# TASK DIRECTIONS:
Which struct fields are declared in the code of the Go blog post on errors below? Give each field with its type and the struct it belongs to.
** Start PASSAGE GIVEN **
The Go Blog
Working with Errors in Go 1.13
Introduction
Go’s treatment of errors as values
has served us well over the last decade. Although the standard library’s support
for errors has been minimal—just the errors.New
and fmt.Errorf
functions,
which produce errors that contain only a message—the built-in error
interface
allows Go programmers to add whatever information they desire. All it requires
is a type that implements an Error
method:
type QueryError struct {
Query string
Err error
}
func (e *QueryError) Error() string { return e.Query + ": " + e.Err.Error() }
Error types like this one are ubiquitous, and the information they store varies widely, from timestamps to filenames to server addresses. Often, that information includes another, lower-level error to provide additional context.
The pattern of one error containing another is so pervasive in Go code that,
after extensive discussion, Go 1.13 added
explicit support for it. This post describes the additions to the standard
library that provide that support: three new functions in the errors
package,
and a new formatting verb for fmt.Errorf
.
Before describing the changes in detail, let’s review how errors are examined and constructed in previous versions of the language.
Errors before Go 1.13
Examining errors
Go errors are values. Programs make decisions based on those values in a few
ways. The most common is to compare an error to nil
to see if an operation
failed.
if err != nil {
// something went wrong
}
Sometimes we compare an error to a known sentinel value, to see if a specific error has occurred.
var ErrNotFound = errors.New("not found")
if err == ErrNotFound {
// something wasn't found
}
An error value may be of any type which satisfies the language-defined error
interface. A program can use a type assertion or type switch to view an error
value as a more specific type.
type NotFoundError struct {
Name string
}
func (e *NotFoundError) Error() string { return e.Name + ": not found" }
if e, ok := err.(*NotFoundError); ok {
// e.Name wasn't found
}
Adding information
Frequently a function passes an error up the call stack while adding information to it, like a brief description of what was happening when the error occurred. A simple way to do this is to construct a new error that includes the text of the previous one:
if err != nil {
return fmt.Errorf("decompress %v: %v", name, err)
** End PASSAGE GIVEN **
** Start SUPPLIED INFORMATION **
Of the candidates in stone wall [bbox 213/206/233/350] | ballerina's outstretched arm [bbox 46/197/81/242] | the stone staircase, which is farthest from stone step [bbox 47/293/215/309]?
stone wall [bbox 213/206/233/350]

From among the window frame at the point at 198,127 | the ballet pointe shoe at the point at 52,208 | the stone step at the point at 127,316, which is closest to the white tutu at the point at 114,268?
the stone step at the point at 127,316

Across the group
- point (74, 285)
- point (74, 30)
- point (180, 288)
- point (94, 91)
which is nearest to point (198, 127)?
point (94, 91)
** End SUPPLIED INFORMATION **
# RESPONSE TO THE TASK:
- Query (string), in QueryError
- Err (error), in QueryError
- Name (string), in NotFoundError